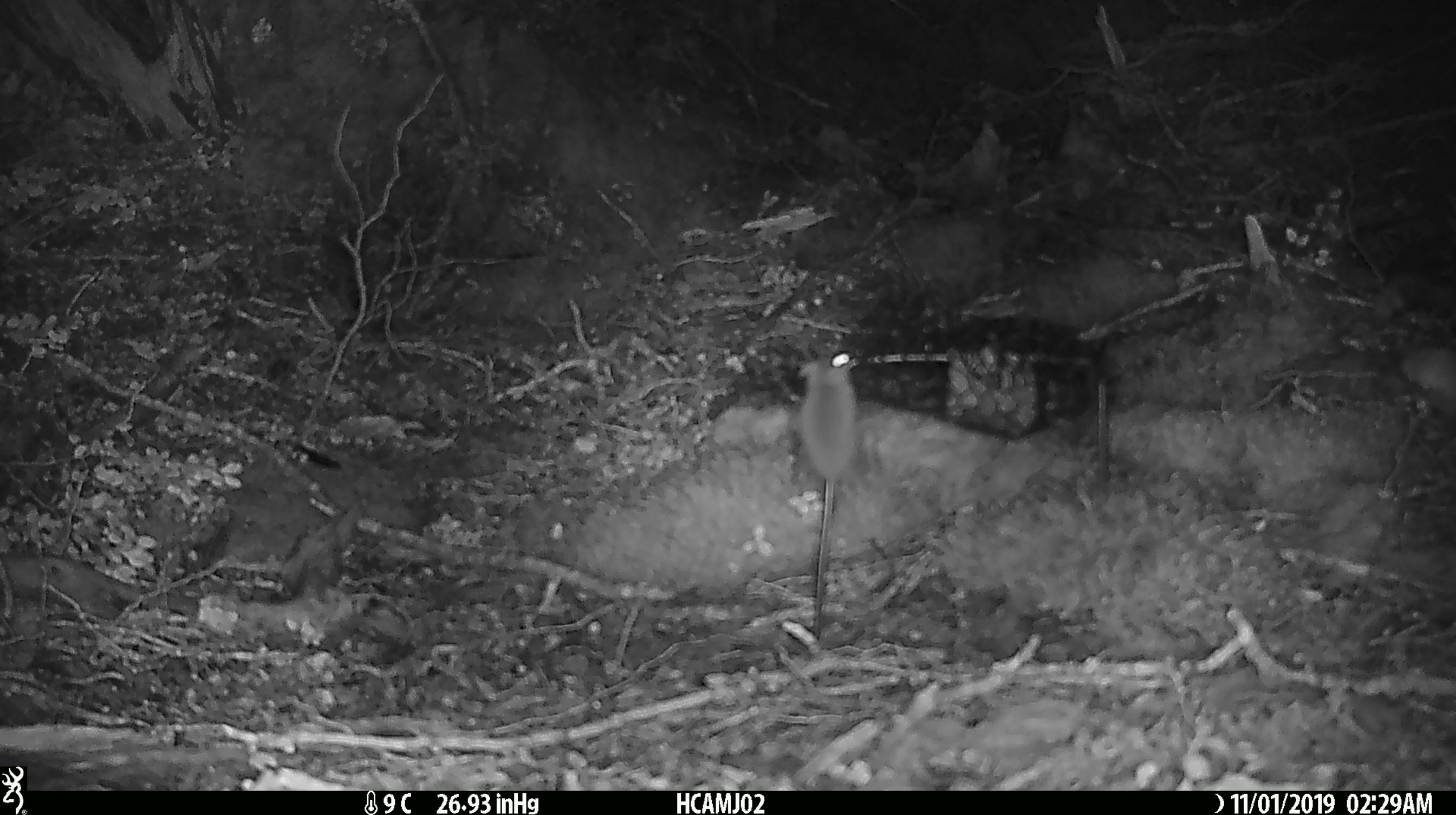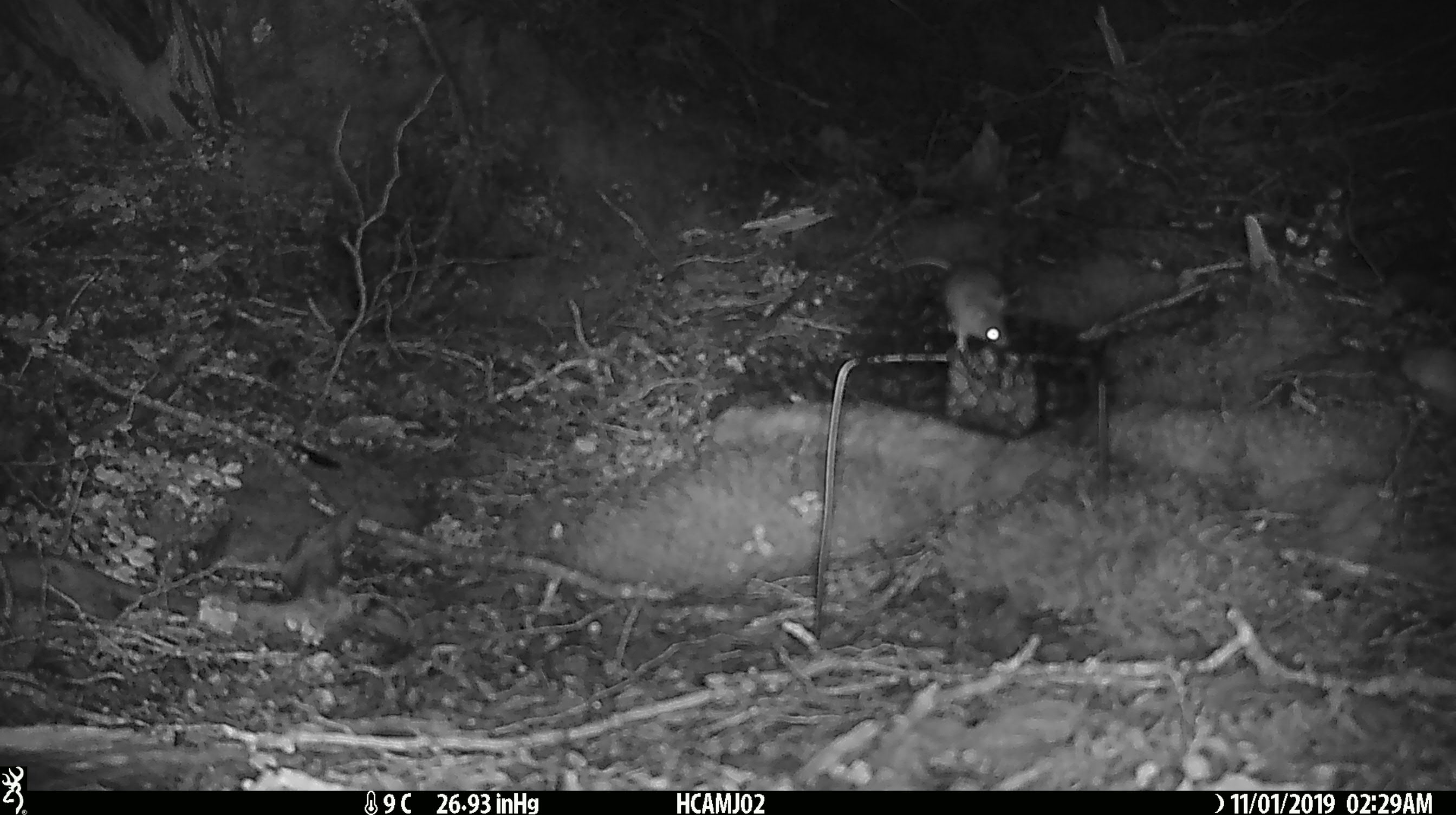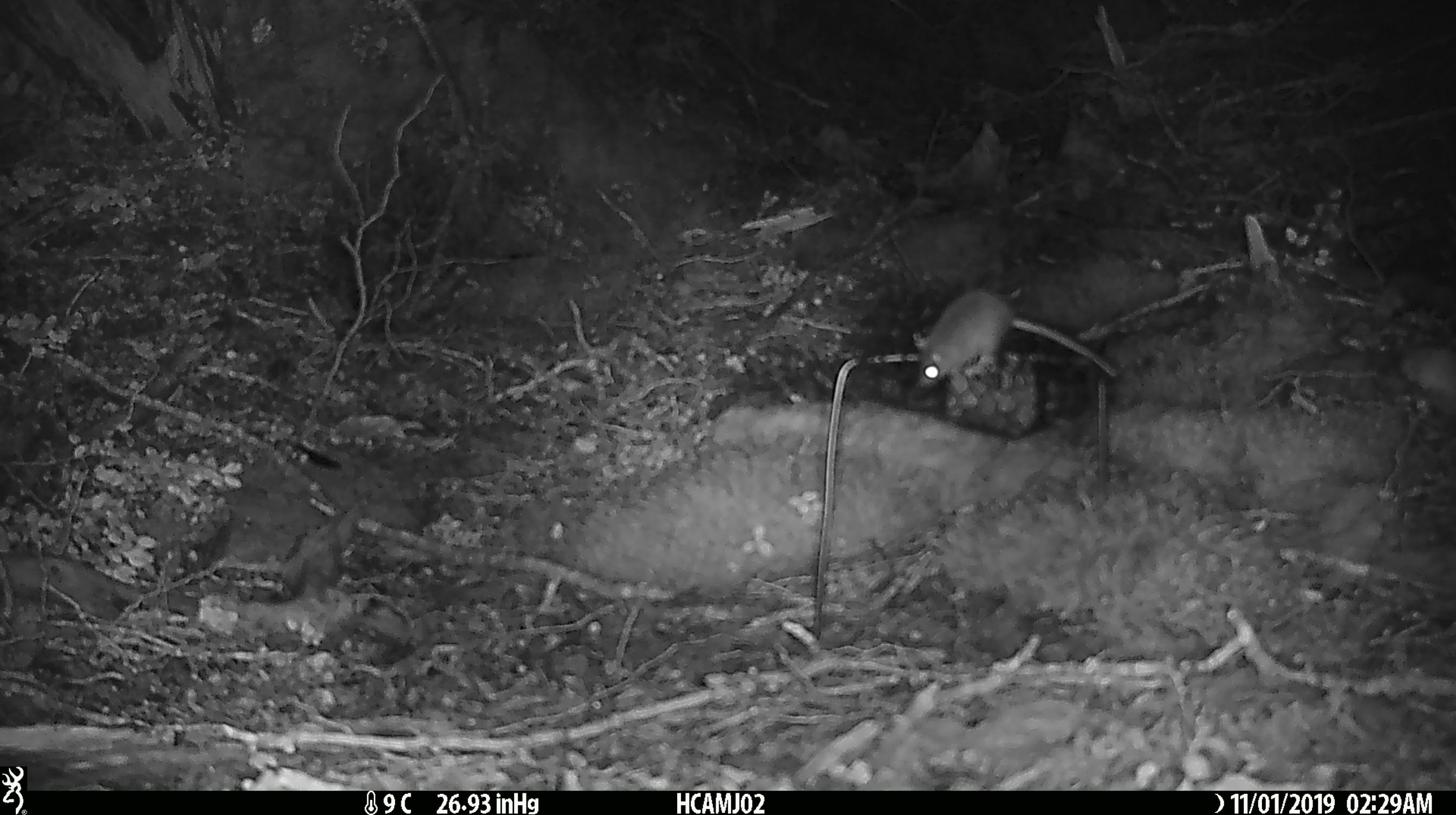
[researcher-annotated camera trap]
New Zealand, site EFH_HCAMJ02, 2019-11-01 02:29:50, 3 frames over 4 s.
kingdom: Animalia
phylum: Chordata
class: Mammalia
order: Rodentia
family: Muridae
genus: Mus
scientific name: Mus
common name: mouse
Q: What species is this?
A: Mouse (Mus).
* * *
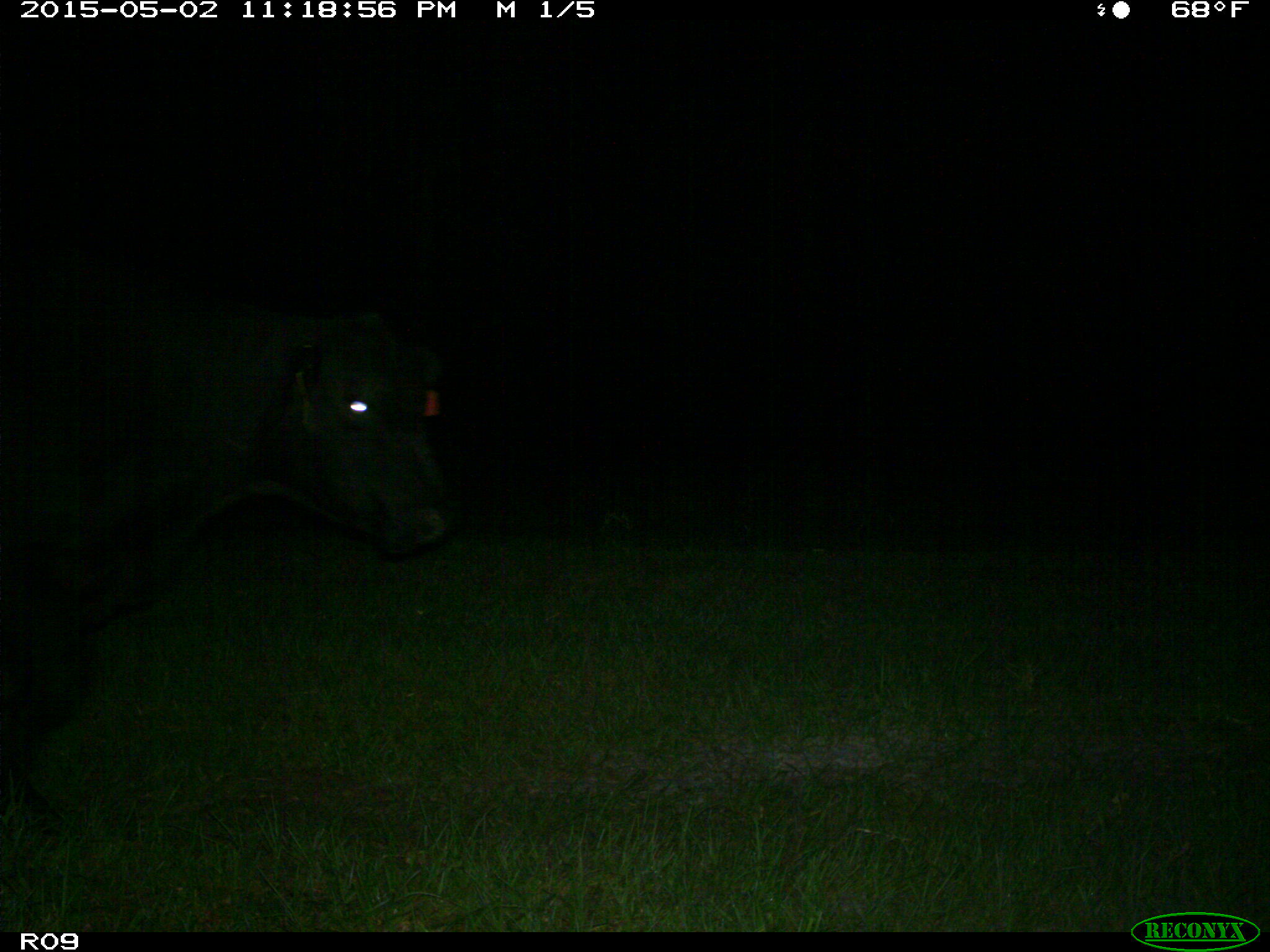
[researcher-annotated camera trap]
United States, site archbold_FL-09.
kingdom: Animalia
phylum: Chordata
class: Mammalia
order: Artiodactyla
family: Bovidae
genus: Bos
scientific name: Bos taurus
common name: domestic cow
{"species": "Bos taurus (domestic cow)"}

**What to do**
In the data above, find each line where the string "site" appears, then copy it.

**Task result**
New Zealand, site EFH_HCAMJ02, 2019-11-01 02:29:50, 3 frames over 4 s.
United States, site archbold_FL-09.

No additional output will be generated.